- Born: 1961 (age 64–65) Havertown, Pennsylvania, U.S.
- Education: Drexel University
- Occupations: Businessman Race car driver
- Spouse: Joanne Fitzgerald

= Michael Fitzgerald (racing driver) =

American former race car driver

Michael Fitzgerald (born 1961) is an American businessman and former professional race car driver. He is the founder and chief executive officer (CEO) of Acero Precision.

As a race car driver, he participated in Historic Formula One Series between 2004 and 2012 and won races in Belgium, England, and Montreal.
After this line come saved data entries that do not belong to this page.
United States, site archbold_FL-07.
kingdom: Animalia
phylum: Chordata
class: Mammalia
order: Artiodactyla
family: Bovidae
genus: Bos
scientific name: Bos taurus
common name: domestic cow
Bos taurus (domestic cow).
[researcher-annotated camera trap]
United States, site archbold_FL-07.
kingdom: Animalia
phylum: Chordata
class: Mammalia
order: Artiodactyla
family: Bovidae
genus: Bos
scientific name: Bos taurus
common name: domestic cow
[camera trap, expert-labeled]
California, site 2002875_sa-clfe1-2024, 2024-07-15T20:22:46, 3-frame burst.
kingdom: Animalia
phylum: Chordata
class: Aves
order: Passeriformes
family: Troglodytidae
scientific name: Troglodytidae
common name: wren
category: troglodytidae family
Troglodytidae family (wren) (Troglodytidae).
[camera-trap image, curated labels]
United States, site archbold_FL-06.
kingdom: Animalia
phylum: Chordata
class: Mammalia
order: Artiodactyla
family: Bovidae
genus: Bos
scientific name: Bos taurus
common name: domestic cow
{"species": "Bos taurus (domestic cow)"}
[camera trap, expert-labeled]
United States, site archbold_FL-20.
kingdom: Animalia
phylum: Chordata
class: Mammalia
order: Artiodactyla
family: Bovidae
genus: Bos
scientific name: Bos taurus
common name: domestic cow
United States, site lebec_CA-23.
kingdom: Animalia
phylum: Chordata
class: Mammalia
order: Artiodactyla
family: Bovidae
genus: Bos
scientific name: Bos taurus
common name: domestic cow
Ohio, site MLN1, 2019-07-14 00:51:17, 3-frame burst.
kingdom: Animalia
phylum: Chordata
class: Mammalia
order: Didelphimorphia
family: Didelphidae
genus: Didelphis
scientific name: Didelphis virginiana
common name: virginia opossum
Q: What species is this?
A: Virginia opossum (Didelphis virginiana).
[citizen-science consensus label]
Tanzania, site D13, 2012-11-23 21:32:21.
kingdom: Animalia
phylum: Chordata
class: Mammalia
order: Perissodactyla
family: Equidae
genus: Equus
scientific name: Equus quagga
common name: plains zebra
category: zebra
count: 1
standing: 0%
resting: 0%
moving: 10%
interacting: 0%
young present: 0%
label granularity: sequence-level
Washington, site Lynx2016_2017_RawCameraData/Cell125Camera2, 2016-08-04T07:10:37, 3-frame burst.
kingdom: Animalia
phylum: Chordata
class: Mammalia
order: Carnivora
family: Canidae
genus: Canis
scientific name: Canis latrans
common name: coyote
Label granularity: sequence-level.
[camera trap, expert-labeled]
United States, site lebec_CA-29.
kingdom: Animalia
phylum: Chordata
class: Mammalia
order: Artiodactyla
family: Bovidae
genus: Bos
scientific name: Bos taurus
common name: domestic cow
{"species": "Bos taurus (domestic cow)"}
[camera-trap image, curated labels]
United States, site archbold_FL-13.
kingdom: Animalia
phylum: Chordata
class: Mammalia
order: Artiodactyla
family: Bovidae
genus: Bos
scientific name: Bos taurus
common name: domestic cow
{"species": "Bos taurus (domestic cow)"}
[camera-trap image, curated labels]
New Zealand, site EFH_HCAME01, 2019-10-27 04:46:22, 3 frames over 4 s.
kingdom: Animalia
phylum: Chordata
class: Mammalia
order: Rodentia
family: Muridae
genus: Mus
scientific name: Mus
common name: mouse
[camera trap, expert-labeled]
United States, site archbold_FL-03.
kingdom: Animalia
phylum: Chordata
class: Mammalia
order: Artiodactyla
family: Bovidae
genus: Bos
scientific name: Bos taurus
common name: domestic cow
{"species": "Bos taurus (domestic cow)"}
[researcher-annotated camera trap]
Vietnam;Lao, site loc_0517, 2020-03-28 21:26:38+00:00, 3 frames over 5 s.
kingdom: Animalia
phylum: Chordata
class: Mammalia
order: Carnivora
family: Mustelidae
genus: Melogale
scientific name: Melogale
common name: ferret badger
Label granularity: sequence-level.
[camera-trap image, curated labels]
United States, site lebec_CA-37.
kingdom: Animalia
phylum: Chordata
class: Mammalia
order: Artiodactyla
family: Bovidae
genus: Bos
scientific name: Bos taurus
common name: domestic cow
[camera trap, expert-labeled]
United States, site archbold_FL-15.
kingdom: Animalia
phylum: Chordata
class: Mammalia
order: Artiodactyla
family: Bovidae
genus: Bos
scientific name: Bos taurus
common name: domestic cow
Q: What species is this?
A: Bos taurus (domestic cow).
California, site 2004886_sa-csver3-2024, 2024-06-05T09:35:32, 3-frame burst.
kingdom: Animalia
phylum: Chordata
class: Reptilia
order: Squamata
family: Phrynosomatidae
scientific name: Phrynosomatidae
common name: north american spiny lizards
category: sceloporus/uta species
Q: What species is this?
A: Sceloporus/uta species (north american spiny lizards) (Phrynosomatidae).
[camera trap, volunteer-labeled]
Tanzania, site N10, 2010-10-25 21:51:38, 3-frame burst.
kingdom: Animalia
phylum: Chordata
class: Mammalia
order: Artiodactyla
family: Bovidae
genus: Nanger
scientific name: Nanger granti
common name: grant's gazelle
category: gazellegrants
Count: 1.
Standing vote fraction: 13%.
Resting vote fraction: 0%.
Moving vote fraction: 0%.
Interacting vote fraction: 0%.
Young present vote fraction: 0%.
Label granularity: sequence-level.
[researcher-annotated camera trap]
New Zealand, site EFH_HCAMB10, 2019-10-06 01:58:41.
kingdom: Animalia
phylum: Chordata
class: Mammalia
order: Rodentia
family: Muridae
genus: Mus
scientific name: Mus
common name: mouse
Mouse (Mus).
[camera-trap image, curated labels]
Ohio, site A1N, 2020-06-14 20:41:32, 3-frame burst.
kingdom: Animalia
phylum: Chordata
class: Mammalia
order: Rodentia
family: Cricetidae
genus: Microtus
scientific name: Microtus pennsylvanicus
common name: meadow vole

==Early life and education==
Fitzgerald was born in 1961 in Havertown, Pennsylvania. His interest in motorsport dates to age 10, when he watched Grand Prix (1966). He studied mechanical engineering at Drexel University. During his time as an engineering student, he used to work on computer numeric control machine and was developed interest in autoracing.

==Career==
===Business===
While still a Drexel undergraduate in the early 1980s, Fitzgerald purchased a small machine shop, which he initially intended to use as a workspace for preparing race cars. The shop grew into Acero Precision, which Fitzgerald has led since its founding in 1985. Based in West Chester, Pennsylvania, the company manufactures components for orthopedic and spinal implants, analytical laboratory equipment, oil and gas exploration tools, and motorsport teams, including parts supplied to Team Penske and several Formula One teams. Fitzgerald's wife, Joanne Fitzgerald, serves as the company's director of human capital.

===Motorsport===
Fitzgerald competed as a driver at a semi-professional level from 1994 to 1997 before retiring from full-contact racing after sustaining a back injury in a crash in Phoenix.

In 2001, Fitzgerald won the Historic Grand Prix du Canada. In 2008, he participated in the Historic Grand Prix of Monaco and attained third place. His team, Highcroft Racing won American Le Mans Series championship in 2009 and 2010. Three years later, in 2011, he won the Grand Prix du Canada with Williams FW08.